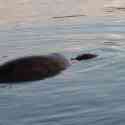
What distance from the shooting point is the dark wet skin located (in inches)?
450

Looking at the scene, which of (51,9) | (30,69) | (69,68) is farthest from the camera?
(51,9)

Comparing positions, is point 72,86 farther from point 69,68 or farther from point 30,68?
point 69,68

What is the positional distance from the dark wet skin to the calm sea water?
26 centimetres

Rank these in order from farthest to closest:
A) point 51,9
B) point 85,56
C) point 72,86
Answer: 1. point 51,9
2. point 85,56
3. point 72,86

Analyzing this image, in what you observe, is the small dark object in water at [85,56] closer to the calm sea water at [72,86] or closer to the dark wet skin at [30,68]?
the calm sea water at [72,86]

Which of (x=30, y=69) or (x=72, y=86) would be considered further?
(x=30, y=69)

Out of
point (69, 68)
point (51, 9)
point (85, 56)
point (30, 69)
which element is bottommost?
point (51, 9)

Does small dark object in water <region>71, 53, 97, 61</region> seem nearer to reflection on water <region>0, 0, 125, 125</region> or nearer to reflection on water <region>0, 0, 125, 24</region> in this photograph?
reflection on water <region>0, 0, 125, 125</region>

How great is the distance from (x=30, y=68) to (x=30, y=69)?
30 millimetres

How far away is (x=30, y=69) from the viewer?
38.2 feet

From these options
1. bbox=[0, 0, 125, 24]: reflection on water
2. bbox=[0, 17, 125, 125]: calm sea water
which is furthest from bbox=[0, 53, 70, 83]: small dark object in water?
bbox=[0, 0, 125, 24]: reflection on water

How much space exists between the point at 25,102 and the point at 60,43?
18.9 ft

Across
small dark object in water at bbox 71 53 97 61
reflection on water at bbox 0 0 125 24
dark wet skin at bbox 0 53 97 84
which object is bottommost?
reflection on water at bbox 0 0 125 24

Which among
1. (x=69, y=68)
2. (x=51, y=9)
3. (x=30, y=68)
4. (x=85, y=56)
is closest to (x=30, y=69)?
(x=30, y=68)
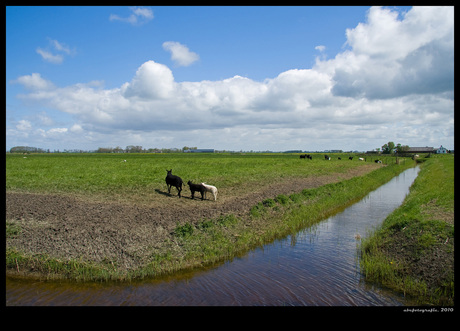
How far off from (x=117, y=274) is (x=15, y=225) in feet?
23.7

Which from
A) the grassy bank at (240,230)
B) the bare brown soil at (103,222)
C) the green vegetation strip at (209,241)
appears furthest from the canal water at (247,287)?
the bare brown soil at (103,222)

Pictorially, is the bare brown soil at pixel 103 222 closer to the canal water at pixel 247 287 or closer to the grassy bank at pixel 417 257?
the canal water at pixel 247 287

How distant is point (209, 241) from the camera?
12.6 metres

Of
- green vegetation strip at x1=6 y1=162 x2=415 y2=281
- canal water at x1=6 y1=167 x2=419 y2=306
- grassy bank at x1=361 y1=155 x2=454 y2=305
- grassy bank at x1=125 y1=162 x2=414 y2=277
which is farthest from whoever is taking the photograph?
grassy bank at x1=125 y1=162 x2=414 y2=277

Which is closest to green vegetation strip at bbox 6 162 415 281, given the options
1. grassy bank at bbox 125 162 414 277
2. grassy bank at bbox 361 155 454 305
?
grassy bank at bbox 125 162 414 277

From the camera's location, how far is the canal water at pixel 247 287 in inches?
332

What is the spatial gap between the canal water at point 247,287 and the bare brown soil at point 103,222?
4.79 ft

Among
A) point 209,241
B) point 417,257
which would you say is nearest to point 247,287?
point 209,241

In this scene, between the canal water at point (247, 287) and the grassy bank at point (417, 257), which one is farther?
the grassy bank at point (417, 257)

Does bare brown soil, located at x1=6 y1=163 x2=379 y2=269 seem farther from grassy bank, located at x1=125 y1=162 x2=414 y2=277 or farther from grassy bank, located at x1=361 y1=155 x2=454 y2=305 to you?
grassy bank, located at x1=361 y1=155 x2=454 y2=305

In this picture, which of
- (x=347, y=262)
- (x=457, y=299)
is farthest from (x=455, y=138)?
(x=347, y=262)

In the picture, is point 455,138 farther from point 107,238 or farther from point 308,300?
point 107,238

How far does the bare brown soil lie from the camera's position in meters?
11.1

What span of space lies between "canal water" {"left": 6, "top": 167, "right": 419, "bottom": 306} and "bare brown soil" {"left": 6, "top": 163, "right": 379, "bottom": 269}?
4.79 feet
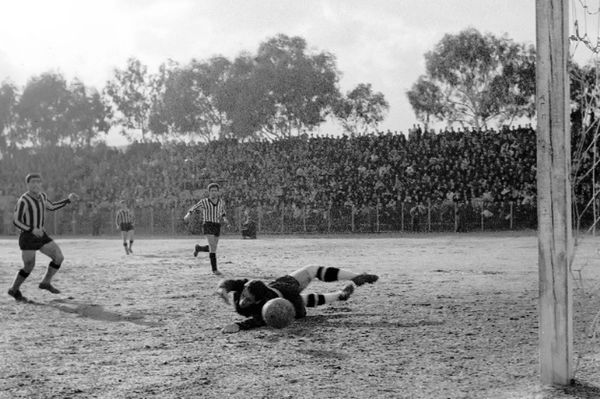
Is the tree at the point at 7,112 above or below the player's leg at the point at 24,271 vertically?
above

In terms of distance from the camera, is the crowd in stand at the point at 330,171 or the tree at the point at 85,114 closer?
the crowd in stand at the point at 330,171

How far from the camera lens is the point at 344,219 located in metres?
33.5

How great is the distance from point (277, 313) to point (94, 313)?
293cm

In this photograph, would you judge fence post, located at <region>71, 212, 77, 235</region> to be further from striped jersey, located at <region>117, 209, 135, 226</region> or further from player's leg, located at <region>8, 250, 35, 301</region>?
player's leg, located at <region>8, 250, 35, 301</region>

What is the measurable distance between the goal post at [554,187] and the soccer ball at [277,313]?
321 centimetres

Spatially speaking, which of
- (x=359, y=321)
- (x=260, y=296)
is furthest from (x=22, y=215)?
(x=359, y=321)

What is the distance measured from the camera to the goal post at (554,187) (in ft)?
15.9

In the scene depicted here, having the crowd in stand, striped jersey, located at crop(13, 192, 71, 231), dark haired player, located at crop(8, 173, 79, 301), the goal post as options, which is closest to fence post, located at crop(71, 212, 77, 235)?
the crowd in stand

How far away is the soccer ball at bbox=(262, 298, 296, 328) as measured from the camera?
297 inches

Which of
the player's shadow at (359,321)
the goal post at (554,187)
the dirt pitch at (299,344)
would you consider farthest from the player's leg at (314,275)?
the goal post at (554,187)

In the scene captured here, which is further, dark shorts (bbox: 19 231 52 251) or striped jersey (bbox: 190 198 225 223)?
striped jersey (bbox: 190 198 225 223)

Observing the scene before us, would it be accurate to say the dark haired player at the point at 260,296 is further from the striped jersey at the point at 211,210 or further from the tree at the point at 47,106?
the tree at the point at 47,106

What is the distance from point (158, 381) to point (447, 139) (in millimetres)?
28484

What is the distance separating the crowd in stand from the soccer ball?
24026 mm
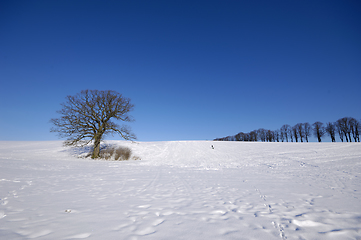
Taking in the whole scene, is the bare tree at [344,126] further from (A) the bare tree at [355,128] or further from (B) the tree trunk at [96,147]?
(B) the tree trunk at [96,147]

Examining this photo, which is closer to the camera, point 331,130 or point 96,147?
point 96,147

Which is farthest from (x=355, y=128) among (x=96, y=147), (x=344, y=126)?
(x=96, y=147)

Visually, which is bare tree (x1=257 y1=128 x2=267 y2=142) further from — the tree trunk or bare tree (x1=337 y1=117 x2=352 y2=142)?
the tree trunk

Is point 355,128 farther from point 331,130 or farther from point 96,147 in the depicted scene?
point 96,147

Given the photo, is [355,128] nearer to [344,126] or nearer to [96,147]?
[344,126]

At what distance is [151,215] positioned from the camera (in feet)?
12.6

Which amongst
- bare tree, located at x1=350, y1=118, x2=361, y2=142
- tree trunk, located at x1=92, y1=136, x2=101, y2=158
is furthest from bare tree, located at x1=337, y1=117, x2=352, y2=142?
tree trunk, located at x1=92, y1=136, x2=101, y2=158

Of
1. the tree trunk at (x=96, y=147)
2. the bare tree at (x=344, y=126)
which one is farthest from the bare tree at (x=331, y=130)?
the tree trunk at (x=96, y=147)

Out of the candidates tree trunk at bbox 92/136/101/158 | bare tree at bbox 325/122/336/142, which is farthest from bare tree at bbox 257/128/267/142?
tree trunk at bbox 92/136/101/158

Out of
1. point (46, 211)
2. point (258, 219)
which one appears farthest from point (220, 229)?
point (46, 211)

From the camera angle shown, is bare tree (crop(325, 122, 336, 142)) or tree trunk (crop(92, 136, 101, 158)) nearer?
tree trunk (crop(92, 136, 101, 158))

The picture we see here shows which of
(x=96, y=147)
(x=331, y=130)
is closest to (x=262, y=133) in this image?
(x=331, y=130)

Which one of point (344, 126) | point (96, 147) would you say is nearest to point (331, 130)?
point (344, 126)

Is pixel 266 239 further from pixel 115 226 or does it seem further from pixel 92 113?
pixel 92 113
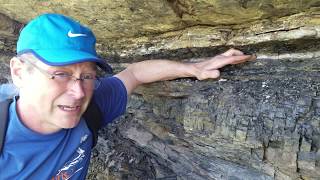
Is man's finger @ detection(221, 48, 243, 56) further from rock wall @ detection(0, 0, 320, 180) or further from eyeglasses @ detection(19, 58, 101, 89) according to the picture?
eyeglasses @ detection(19, 58, 101, 89)

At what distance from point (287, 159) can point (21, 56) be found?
2715 millimetres

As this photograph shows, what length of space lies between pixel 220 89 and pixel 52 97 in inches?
76.6

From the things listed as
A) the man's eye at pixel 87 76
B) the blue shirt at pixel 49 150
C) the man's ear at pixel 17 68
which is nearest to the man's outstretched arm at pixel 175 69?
the blue shirt at pixel 49 150

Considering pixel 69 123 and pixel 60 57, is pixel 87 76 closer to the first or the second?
pixel 60 57

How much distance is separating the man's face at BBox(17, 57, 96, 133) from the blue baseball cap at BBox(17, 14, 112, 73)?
9cm

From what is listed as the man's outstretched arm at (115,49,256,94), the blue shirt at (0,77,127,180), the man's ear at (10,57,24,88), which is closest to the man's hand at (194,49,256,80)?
the man's outstretched arm at (115,49,256,94)

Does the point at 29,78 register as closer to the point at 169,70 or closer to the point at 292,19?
the point at 169,70

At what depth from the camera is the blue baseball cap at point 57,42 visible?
3.46 meters

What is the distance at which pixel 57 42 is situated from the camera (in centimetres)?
355

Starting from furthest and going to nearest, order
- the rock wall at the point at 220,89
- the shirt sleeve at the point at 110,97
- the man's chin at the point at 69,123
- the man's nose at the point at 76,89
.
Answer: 1. the shirt sleeve at the point at 110,97
2. the rock wall at the point at 220,89
3. the man's chin at the point at 69,123
4. the man's nose at the point at 76,89

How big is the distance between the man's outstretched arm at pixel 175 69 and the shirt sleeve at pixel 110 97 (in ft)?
0.41

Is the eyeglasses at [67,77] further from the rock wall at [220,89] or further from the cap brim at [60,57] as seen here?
the rock wall at [220,89]

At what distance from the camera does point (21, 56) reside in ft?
11.7

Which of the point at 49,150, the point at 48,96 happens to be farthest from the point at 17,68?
the point at 49,150
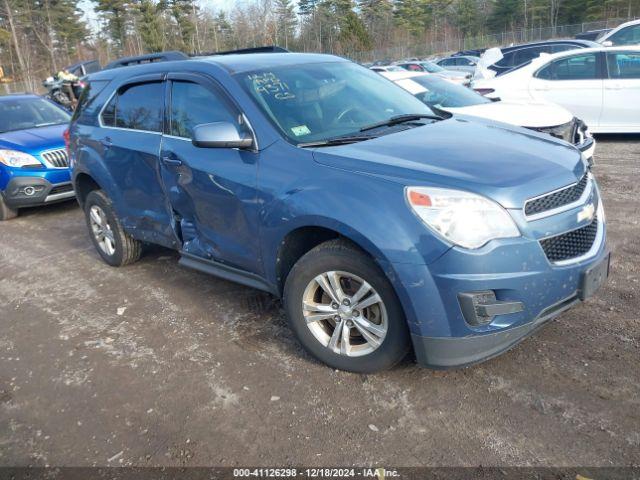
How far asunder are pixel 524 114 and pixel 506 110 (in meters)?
Answer: 0.24

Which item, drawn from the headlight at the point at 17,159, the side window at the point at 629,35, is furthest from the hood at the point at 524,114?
the side window at the point at 629,35

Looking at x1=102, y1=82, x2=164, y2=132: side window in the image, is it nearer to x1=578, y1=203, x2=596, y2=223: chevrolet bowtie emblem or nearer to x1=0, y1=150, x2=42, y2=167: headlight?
x1=578, y1=203, x2=596, y2=223: chevrolet bowtie emblem

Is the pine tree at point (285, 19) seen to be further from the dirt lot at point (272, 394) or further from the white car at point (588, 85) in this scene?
the dirt lot at point (272, 394)

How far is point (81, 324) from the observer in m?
4.23

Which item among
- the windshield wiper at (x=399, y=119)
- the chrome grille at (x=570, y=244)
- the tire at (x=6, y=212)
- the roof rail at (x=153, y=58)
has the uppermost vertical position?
the roof rail at (x=153, y=58)

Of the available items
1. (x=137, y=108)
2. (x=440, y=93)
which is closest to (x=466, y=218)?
(x=137, y=108)

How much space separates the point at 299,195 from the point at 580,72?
26.1 feet

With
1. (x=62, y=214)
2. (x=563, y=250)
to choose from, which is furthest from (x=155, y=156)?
(x=62, y=214)

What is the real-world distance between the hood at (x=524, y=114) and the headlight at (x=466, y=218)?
13.6ft

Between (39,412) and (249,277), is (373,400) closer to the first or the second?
(249,277)

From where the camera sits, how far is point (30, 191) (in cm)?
733

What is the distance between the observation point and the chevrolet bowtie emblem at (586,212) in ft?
9.50

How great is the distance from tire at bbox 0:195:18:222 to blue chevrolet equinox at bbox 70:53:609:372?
13.3ft

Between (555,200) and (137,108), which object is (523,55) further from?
(555,200)
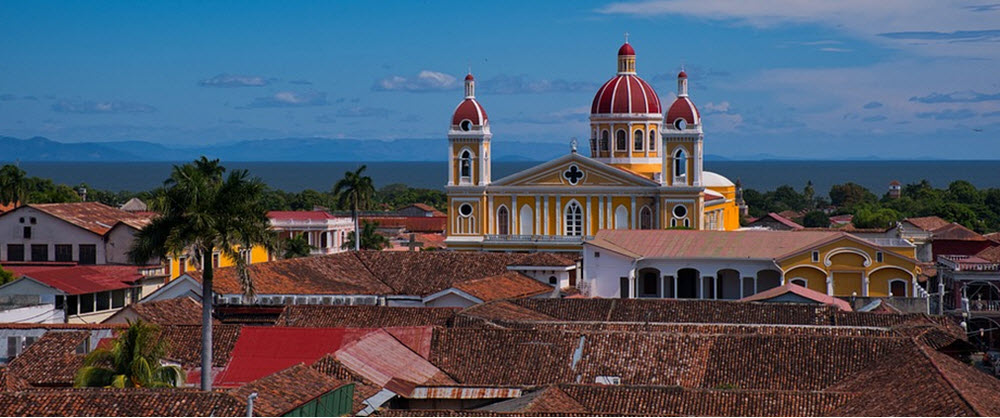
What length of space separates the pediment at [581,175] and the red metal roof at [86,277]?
22.5m

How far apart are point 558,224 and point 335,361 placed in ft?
137

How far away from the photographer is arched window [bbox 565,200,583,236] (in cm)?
6788

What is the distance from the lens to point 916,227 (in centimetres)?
7944

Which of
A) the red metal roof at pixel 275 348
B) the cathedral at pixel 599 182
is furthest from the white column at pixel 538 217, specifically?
the red metal roof at pixel 275 348

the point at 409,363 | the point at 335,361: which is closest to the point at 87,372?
the point at 335,361

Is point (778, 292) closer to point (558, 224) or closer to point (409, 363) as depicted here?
point (409, 363)

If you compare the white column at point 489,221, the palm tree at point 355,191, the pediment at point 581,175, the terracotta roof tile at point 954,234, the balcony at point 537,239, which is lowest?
the balcony at point 537,239

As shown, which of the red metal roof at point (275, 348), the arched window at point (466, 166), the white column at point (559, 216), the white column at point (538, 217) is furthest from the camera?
the arched window at point (466, 166)

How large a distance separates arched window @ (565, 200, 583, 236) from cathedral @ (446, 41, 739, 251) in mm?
45

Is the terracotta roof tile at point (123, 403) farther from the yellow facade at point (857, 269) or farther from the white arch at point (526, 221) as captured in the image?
the white arch at point (526, 221)

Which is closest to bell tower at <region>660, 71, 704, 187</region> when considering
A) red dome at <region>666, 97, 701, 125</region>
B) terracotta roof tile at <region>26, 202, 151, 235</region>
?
red dome at <region>666, 97, 701, 125</region>

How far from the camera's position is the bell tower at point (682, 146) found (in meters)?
66.8

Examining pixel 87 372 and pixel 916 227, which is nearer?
pixel 87 372

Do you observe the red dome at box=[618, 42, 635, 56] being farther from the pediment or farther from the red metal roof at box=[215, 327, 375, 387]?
the red metal roof at box=[215, 327, 375, 387]
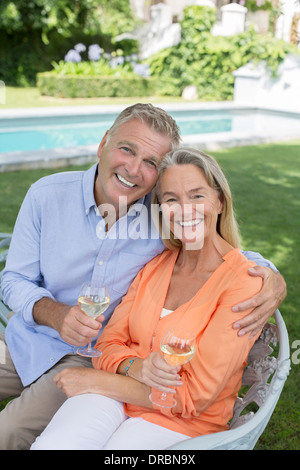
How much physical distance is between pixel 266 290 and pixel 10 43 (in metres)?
18.8

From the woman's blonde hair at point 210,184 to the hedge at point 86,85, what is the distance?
13766 millimetres

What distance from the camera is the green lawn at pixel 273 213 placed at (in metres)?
2.90

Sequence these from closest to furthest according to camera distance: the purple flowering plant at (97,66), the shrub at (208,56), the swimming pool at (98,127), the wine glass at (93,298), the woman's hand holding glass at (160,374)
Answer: the woman's hand holding glass at (160,374), the wine glass at (93,298), the swimming pool at (98,127), the purple flowering plant at (97,66), the shrub at (208,56)

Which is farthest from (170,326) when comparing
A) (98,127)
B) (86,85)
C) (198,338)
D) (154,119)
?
(86,85)

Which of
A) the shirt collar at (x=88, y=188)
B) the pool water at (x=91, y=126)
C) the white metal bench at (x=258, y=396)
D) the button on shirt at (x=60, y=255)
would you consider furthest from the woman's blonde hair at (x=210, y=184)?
the pool water at (x=91, y=126)

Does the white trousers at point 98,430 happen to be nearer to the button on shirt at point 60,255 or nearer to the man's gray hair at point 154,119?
the button on shirt at point 60,255

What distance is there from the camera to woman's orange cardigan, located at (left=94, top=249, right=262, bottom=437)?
1803 millimetres

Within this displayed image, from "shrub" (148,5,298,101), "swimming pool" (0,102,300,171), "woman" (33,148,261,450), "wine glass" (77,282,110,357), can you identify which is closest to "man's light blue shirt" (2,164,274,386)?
"woman" (33,148,261,450)

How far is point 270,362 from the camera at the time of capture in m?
1.97

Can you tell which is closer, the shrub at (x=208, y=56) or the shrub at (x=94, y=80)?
the shrub at (x=94, y=80)

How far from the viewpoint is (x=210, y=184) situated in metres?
2.09

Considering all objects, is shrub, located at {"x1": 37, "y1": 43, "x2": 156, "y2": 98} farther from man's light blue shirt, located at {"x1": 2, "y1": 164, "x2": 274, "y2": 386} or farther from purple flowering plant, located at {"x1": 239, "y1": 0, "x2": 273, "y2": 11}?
man's light blue shirt, located at {"x1": 2, "y1": 164, "x2": 274, "y2": 386}

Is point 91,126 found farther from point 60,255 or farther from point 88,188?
point 60,255
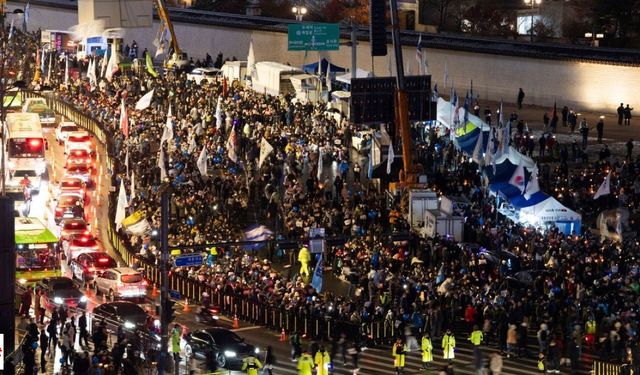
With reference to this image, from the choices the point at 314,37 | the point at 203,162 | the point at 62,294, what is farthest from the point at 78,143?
the point at 62,294

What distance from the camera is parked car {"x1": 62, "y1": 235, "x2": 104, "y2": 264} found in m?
50.8

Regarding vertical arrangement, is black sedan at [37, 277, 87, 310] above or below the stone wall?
below

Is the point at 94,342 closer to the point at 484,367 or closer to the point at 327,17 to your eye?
the point at 484,367

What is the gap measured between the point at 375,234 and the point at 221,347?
1007cm

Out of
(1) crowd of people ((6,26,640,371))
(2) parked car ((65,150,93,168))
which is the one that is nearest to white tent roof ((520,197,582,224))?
(1) crowd of people ((6,26,640,371))

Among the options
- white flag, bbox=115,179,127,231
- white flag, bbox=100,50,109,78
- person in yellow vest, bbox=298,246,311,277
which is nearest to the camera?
person in yellow vest, bbox=298,246,311,277

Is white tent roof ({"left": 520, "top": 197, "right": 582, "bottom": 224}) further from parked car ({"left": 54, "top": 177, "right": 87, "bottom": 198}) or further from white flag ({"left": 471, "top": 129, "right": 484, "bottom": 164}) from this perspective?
parked car ({"left": 54, "top": 177, "right": 87, "bottom": 198})

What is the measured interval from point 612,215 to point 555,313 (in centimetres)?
1259

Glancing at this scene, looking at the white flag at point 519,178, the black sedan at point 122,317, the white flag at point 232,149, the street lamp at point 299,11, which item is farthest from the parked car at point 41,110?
the black sedan at point 122,317

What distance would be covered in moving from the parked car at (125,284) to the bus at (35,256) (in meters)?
2.65

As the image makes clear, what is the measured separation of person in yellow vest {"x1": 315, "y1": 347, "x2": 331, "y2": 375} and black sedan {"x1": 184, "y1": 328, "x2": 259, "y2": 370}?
Answer: 2.17 m

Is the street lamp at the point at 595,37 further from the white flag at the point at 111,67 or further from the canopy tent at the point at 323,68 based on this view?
the white flag at the point at 111,67

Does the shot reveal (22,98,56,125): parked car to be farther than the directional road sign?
Yes

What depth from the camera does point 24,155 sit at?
64500mm
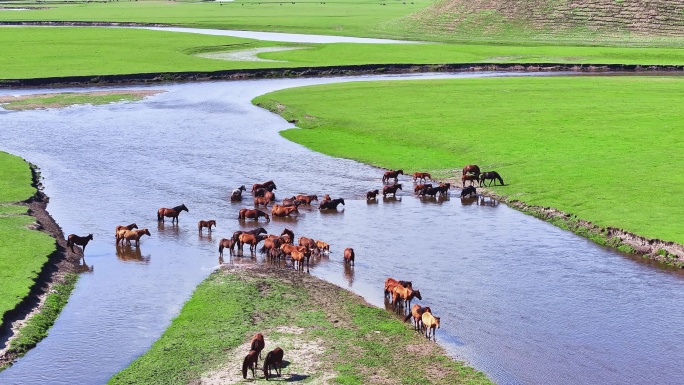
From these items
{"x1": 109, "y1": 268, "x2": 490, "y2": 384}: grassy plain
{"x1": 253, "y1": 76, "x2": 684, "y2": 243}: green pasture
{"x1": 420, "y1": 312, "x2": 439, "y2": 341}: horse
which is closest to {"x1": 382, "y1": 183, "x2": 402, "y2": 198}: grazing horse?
{"x1": 253, "y1": 76, "x2": 684, "y2": 243}: green pasture

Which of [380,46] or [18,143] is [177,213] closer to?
[18,143]

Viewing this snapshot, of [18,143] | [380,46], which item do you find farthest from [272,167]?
[380,46]

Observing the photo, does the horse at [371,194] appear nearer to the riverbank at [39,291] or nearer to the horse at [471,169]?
the horse at [471,169]

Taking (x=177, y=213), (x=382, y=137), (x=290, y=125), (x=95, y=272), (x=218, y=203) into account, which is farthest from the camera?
(x=290, y=125)

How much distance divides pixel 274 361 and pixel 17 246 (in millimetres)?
13105

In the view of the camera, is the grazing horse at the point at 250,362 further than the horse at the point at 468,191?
No

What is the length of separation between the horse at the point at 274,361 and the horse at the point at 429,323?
4.02m

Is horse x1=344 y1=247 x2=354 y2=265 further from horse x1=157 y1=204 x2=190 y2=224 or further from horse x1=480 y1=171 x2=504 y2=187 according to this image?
horse x1=480 y1=171 x2=504 y2=187

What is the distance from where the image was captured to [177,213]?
115 feet

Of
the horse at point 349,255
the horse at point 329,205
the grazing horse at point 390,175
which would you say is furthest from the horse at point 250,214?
the grazing horse at point 390,175

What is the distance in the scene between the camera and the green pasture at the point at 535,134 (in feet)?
120

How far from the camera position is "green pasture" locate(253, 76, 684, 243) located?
36.6 meters

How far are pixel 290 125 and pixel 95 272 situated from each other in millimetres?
31182

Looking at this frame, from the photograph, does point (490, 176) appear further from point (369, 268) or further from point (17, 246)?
point (17, 246)
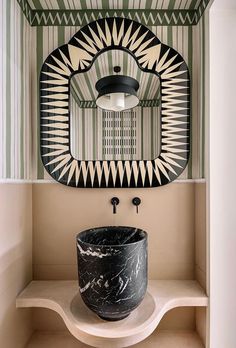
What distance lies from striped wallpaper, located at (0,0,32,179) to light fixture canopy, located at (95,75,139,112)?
0.38 m

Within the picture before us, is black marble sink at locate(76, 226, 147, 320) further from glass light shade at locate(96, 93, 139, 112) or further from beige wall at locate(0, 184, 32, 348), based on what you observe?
glass light shade at locate(96, 93, 139, 112)

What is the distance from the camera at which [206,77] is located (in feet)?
4.05

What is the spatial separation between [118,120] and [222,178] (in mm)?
609

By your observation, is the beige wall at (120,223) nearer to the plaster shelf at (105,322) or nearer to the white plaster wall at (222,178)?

________________________________________

Could you return the lines from the records, from the line with "Does the point" to the line with "3.46 meters", copied word for word?

Result of this task -
Does the point at 29,78 register as closer to the point at 169,70 or closer to the point at 292,19?
the point at 169,70

At what depth from the camera is the blue baseball cap at point 57,42 visible?
3.46 meters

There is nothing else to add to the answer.